By Cherry Sun, SEMI China

Yawning differences between cultures, economic systems and rules of law stand as barriers for many China- and US-based technology companies to do business on each other’s soil, making it imperative for both countries to work together to bridge the gaps that make it harder for tech businesses in each country to find partners and open markets in the other, SEMI China president Lung Chu said at a recent conference.

One answer is for SEMI, serving as a natural unifying communications platform, to help foster greater cooperation between US and China tech companies, Lung Chu said, speaking at the 2nd Silicon Valley Beijing International IoT Summit & Investment and Financing Competition in Santa Clara last month. The event gathered industry experts and experts to mine opportunities across technologies including smart and mobile medical care, virtual and augmented reality, wearables, smart homes, artificial intelligence (AI), robotics, 3D printing, Internet of Things (IoT) and manufacturing design.

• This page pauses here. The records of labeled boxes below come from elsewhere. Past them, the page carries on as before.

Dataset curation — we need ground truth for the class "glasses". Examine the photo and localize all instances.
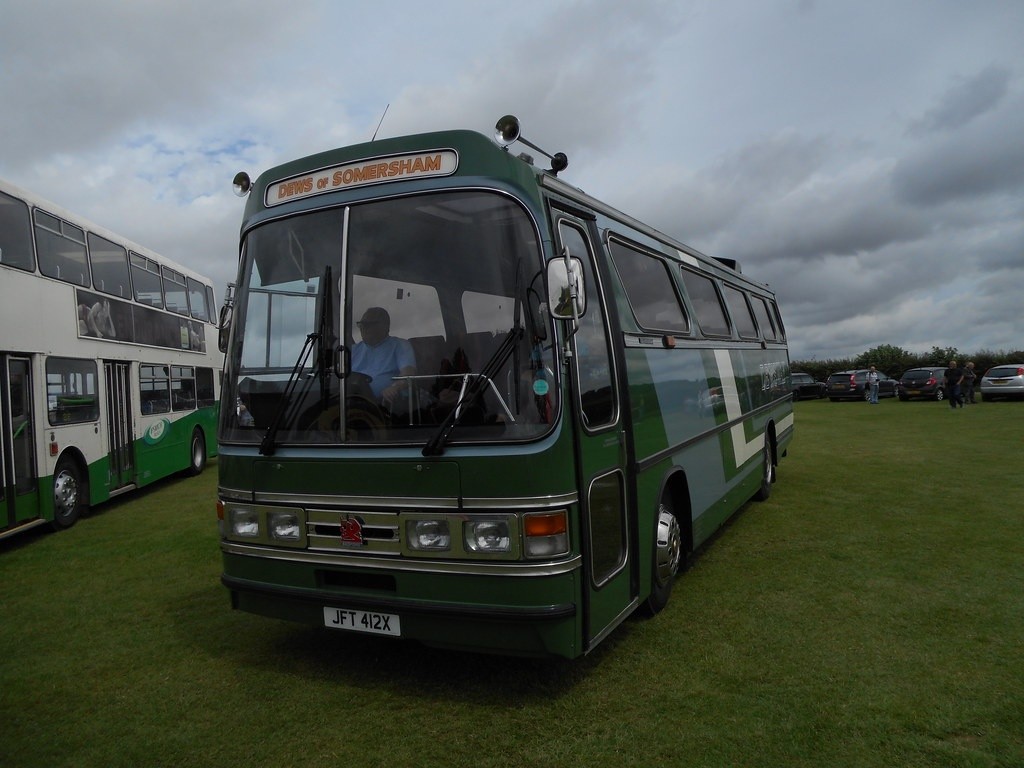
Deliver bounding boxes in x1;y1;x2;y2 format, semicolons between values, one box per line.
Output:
356;322;384;329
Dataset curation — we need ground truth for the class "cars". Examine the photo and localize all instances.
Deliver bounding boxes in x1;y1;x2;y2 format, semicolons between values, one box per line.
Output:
782;376;790;393
770;378;783;395
700;385;726;415
980;364;1024;401
791;372;827;401
826;370;900;401
898;367;979;402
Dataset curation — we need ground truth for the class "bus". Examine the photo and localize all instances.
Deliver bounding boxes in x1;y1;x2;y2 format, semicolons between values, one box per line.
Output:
0;192;219;534
212;115;797;665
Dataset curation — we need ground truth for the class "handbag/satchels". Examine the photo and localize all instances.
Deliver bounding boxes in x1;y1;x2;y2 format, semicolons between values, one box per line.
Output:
864;383;870;390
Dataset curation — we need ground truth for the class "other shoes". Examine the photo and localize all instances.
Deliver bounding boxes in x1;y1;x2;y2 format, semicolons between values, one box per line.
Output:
952;406;956;409
960;399;963;408
870;402;879;404
973;401;978;404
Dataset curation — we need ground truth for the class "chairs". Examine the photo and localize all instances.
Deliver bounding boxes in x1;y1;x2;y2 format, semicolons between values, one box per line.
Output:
0;246;203;423
407;327;547;427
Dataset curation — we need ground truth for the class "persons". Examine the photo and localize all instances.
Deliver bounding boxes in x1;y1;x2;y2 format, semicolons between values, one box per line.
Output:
76;298;117;338
187;320;205;353
350;307;417;413
943;361;978;408
866;366;880;405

In the IoT roundtable chaired by Chu, he asked mayors and other city officials from Sunnyvale, Palo Alto and Cupertino to consider the potential of IoT technology for improving city management. Inspired by the idea of greater efficiency, the mayors pointed to IoT applications including traffic management to better regulate traffic flow; faster, more effective medical treatment from first responders and emergency medical technicians; more efficient energy usage by cities and the public; better water resources management; and bicycle sharing programs for commuters.

Deploying more advanced networking architectures, the mayors agreed, is the first step for cities seeking to fulfill the promise of IoT. A recognized global leader in smart city technologies, China is much more than a key trade partner with the U.S., having developed IoT use cases for cities in Silicon Valley and beyond to consider.

Chu also asked the mayors about the importance to their cities of attracting talent and encouraging entrepreneurship. The roundtable agreed that in Silicon Valley, taking risks in hopes of reaping huge profits is prized and that failure is embraced as necessary to innovation. In China, pressure on business startups to flourish can inhibit the free-wheeling thinking and calculated risk-taking often needed to build new enterprises.

On talent, one mayor underscored the importance of diversity in building a skilled workforce. According to a recent report based on 2016 census data, nearly three-quarters – about 71 percent of tech employees in Silicon Valley – “are foreign born, compared to around 50 percent in the San Francisco-Oakland-Hayward region,” The Mercury News reported. Carl Guardino, CEO of the Silicon Valley Leadership Group, has noted that this “diversity is the strength of Silicon Valley.”

Much as China can turn to Silicon Valley as a model of entrepreneurship and diversity, the U.S. can learn from China’s deployment of IoT technologies to power smart cities as the country’s prominence in the semiconductor manufacturing industry continues to grow. An ally in that rising influence, SEMI China follows the 5C principles – Connect, Collaboration, Community, Communication, China – to help narrow the differences between China and other countries and foster stronger partnerships.